红色光影落下时,所有人都死了——不是□□的死。是灵魂的、爱的、可能性的死。
这出戏不是悲剧,而是悲剧之后的废墟。
幕布在红色光影中闭合,帐篷里沉寂了整整几秒。然后第一声掌声从后排某个角落炸开——是孤零零的、用尽全力拍在一起的那种,骨节都在响。紧接着第二声,第三声,掌声像潮水一样从折叠椅之间涌起来,夹杂着越来越大的欢呼和口哨。前排一个女生站起来,手举过头顶用力鼓掌,手腕上的细镯子撞在一起叮叮响。然后是第二个站起来的,第三个,五排折叠椅吱嘎作响,几乎所有人都站起来了。
幕布重新拉开。所有演员手拉着手站在舞台中央,被追光照成一片金色的剪影。
潮子站在正中间,左手握着石川,右手握着渡边彻。她能感觉到石川的手指在她掌心里微微发抖——这个在排练室里从不示弱的家伙,此刻手心是湿的。

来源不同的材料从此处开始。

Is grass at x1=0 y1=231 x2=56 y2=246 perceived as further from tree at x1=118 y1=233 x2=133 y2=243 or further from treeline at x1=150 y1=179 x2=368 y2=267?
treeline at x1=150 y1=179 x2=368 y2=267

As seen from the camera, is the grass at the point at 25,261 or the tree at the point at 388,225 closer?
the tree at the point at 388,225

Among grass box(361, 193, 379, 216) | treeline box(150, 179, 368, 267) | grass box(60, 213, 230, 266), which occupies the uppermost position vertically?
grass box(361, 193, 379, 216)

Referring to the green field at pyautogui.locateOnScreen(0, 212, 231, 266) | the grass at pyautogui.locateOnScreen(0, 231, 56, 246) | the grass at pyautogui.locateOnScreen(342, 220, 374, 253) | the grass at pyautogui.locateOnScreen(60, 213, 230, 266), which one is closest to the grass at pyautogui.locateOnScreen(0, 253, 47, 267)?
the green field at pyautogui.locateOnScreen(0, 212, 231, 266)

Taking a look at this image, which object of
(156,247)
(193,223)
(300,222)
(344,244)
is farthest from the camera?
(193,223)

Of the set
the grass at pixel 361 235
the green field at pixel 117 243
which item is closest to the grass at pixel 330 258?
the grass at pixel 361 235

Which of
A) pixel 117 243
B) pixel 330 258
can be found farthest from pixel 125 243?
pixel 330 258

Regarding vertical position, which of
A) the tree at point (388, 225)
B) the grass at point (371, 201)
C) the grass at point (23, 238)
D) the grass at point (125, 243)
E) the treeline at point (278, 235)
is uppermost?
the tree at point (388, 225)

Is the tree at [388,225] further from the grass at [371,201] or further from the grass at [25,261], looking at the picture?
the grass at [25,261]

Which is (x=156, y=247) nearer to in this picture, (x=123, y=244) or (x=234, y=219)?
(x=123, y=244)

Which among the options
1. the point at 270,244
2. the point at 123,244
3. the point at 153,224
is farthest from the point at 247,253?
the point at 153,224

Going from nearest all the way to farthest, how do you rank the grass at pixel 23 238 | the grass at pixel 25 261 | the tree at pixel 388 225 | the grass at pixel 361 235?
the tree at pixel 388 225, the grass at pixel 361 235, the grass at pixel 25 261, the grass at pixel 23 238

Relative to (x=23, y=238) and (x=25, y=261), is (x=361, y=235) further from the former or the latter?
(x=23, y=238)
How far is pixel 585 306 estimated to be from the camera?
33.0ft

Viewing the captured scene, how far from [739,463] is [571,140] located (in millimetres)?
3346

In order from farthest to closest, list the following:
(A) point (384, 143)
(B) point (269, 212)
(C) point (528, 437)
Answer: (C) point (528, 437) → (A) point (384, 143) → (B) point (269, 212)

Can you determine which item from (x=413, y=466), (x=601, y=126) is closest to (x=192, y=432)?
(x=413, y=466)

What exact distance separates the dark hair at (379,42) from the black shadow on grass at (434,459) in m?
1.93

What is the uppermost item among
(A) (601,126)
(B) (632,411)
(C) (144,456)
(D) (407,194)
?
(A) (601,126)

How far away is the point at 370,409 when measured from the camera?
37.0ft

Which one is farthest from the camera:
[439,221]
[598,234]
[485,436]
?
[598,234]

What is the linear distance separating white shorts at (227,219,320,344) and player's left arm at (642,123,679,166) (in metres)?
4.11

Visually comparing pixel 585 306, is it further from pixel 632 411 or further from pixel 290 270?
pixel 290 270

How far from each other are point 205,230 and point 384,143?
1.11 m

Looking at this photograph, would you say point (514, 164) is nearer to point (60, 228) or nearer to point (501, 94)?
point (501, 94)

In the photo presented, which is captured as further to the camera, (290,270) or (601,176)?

渡边彻的手掌又大又热,把她的手指攥得发疼,但他自己完全没注意到,因为他正在拼命忍着眼眶里转圈的东西。
台下有人在喊“Bravo”,是那种破了音的、用尽肺活量的喊法。还有人把手拢在嘴边喊演员的名字,喊“玛丽”喊得最大声。
他们面前不是镜头,不是导演,不是剧组的工作人员。是活生生的观众——坐满五排折叠椅的人,他们因为一张手绘海报走进来,因为一箱“看着给”的硬币坐下来,然后被这场戏钉在了椅子上。
潮子的胸口还在起伏,短发被汗黏在额头上,背带裤的一边背带滑下了肩头。她看着面前站起来鼓掌的人影,心里有个声音在轻轻问:这是成功了吗?没有票房数字,没有影评人的评价,没有杂志封面上的照片和标题。是此刻,就在这里,五排折叠椅上的人被他们的戏击中了。
这就是成功吗?她还没来得及问出口,橘杏已经松开了石川的手,冲过来一把抱住她。然后是宫原,然后是牧野,然后是小野寺——他眼镜歪到一边,差点被地上的道具绊倒。渡边彻用那只没摘戒指的手一把搂住石川的肩膀,把他整个人往怀里一箍,石川猝不及防地踉跄了半步,但没有推开,只是从鼻子里轻轻哼了一声。
“我们演完了。”橘杏的声音在潮子耳边,带着哭腔和笑意。